Copy out all of the data word for word. Omit every picture.

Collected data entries
+-------+

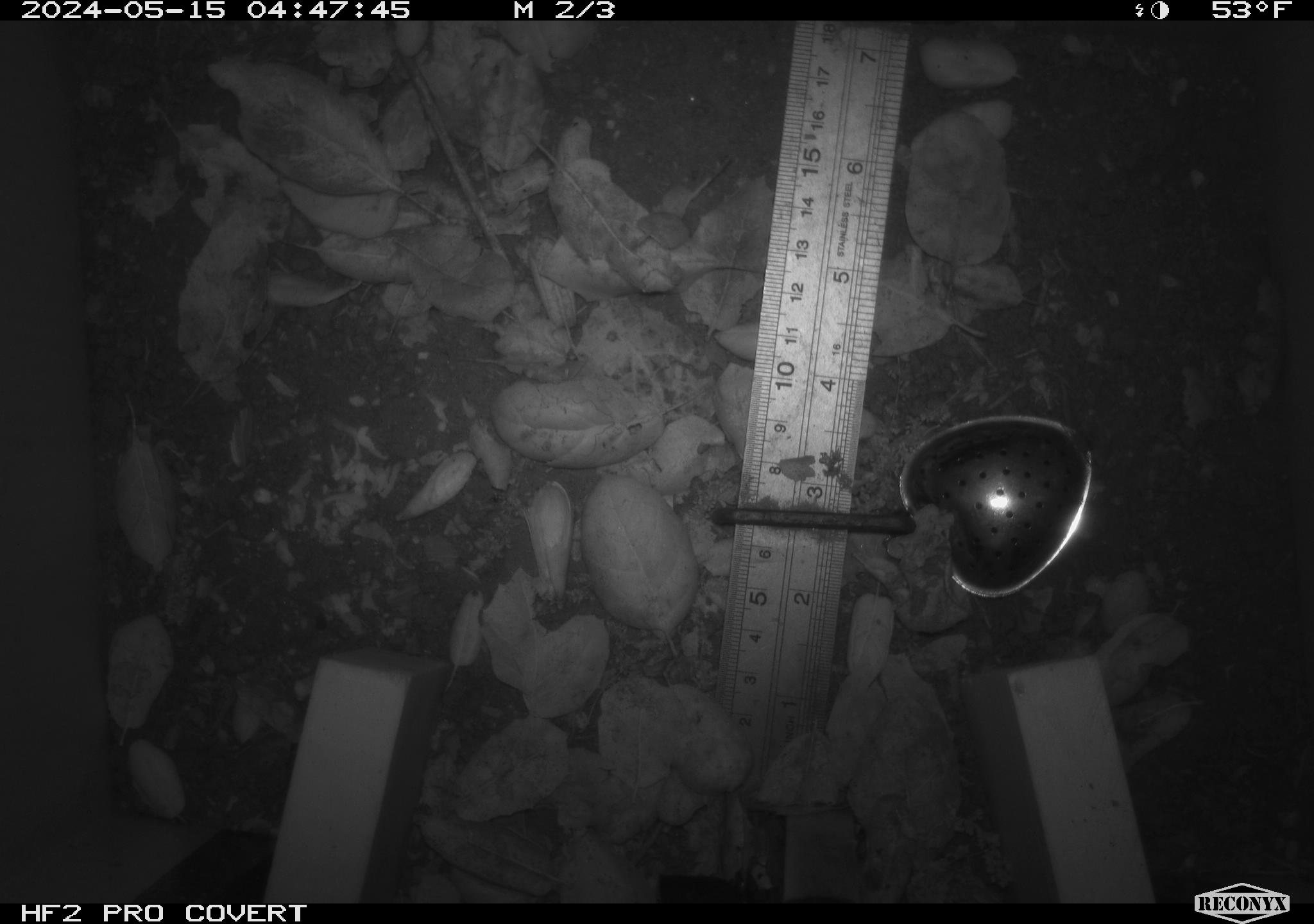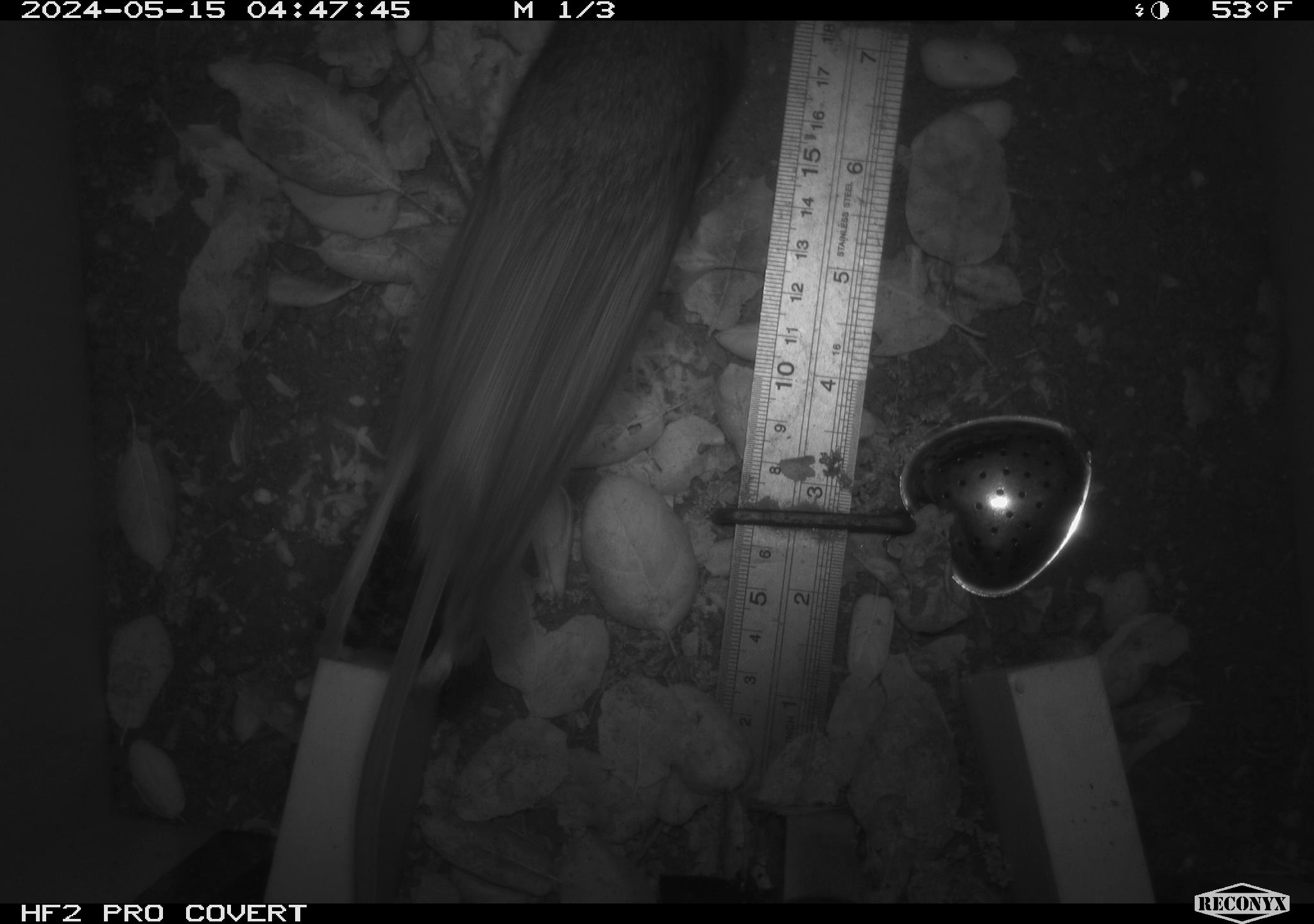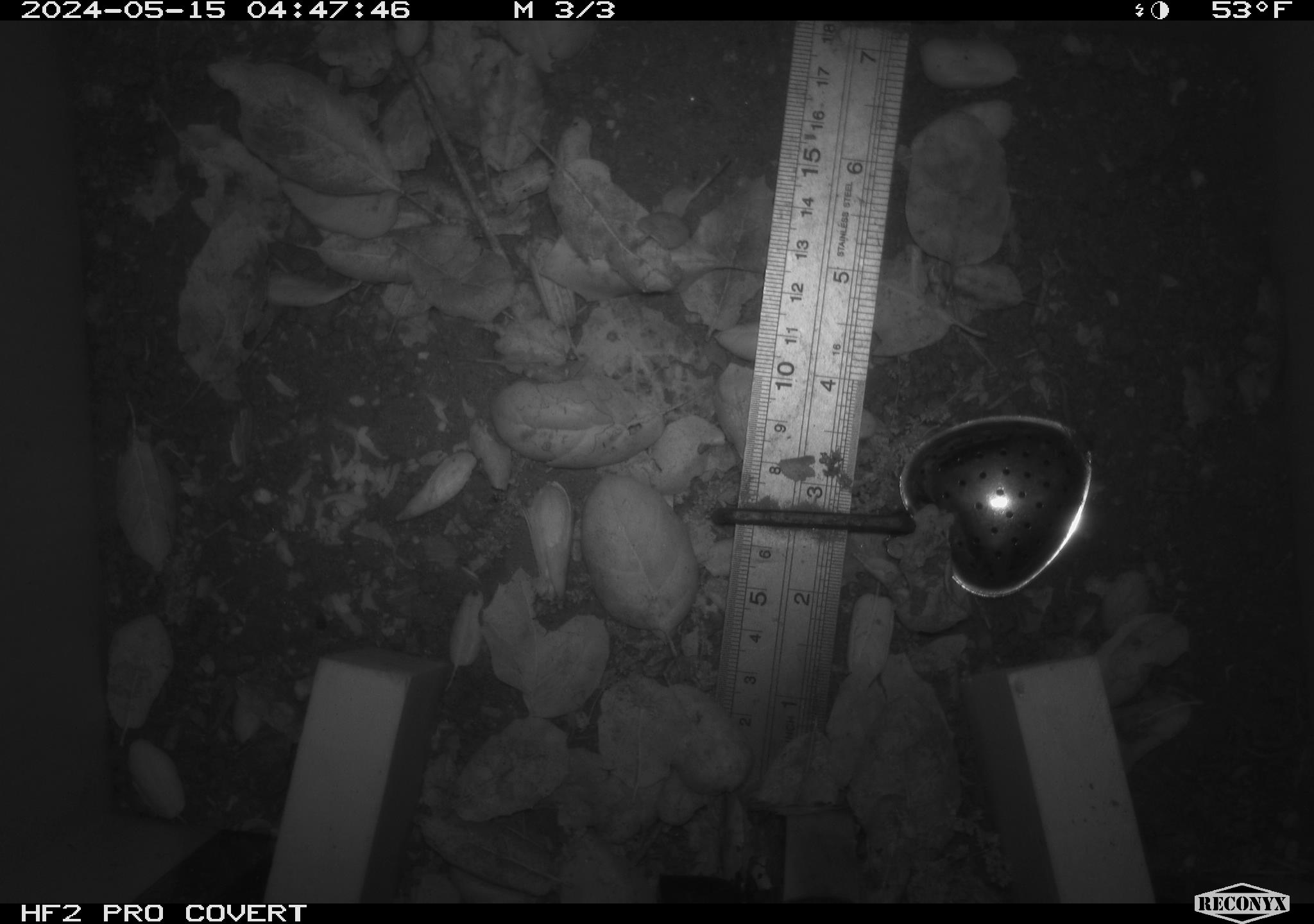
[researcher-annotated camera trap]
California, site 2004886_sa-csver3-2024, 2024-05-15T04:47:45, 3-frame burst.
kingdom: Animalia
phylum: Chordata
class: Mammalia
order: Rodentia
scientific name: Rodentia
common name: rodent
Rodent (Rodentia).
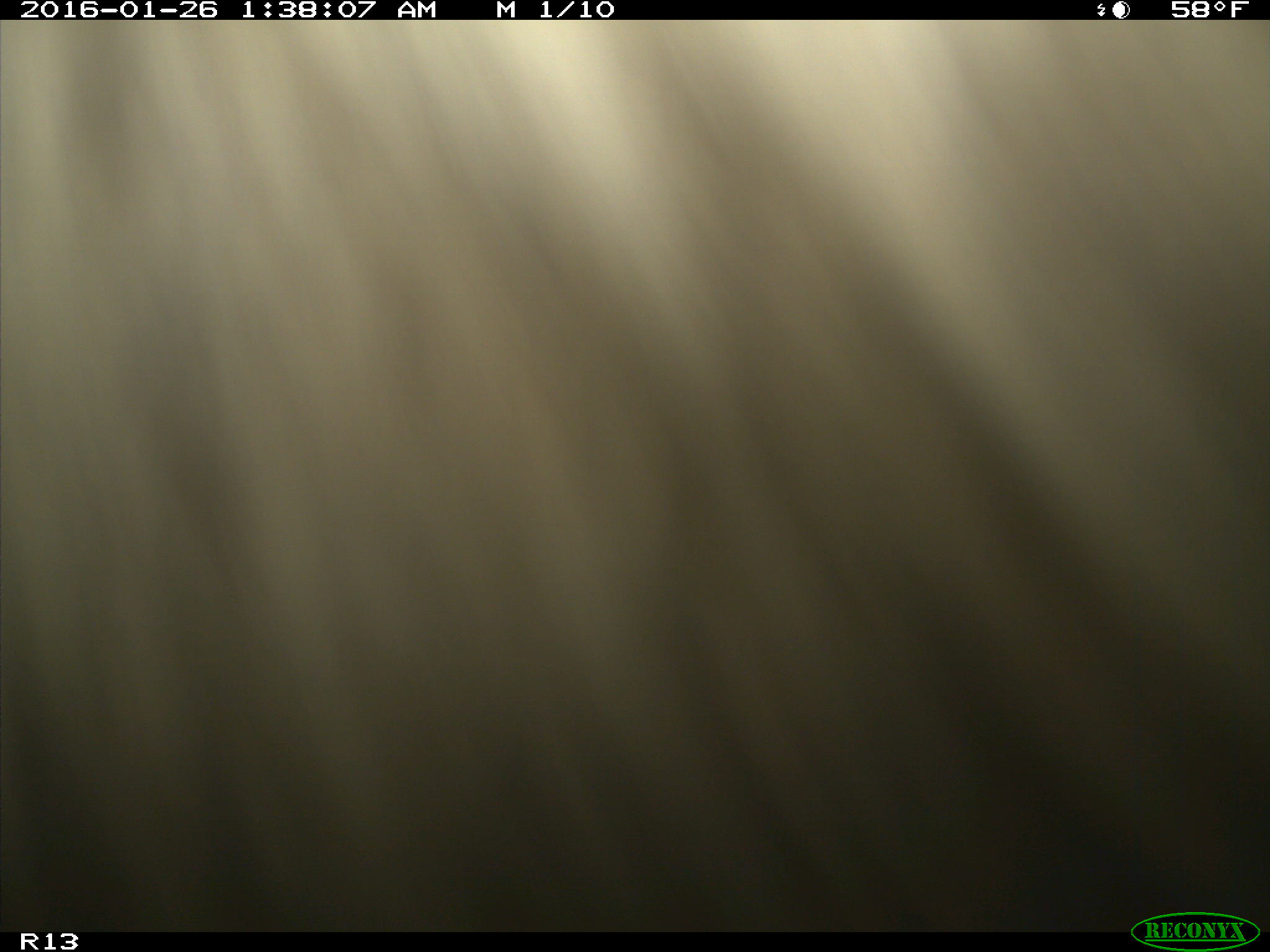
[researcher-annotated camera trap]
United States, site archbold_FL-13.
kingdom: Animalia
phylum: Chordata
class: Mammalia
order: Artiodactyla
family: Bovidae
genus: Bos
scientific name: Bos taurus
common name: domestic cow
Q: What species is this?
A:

+-------+

Answer area >>
[researcher-annotated camera trap]
California, site 2004886_sa-csver3-2024, 2024-05-15T04:47:45, 3-frame burst.
kingdom: Animalia
phylum: Chordata
class: Mammalia
order: Rodentia
scientific name: Rodentia
common name: rodent
Rodent (Rodentia).
[researcher-annotated camera trap]
United States, site archbold_FL-13.
kingdom: Animalia
phylum: Chordata
class: Mammalia
order: Artiodactyla
family: Bovidae
genus: Bos
scientific name: Bos taurus
common name: domestic cow
Q: What species is this?
A:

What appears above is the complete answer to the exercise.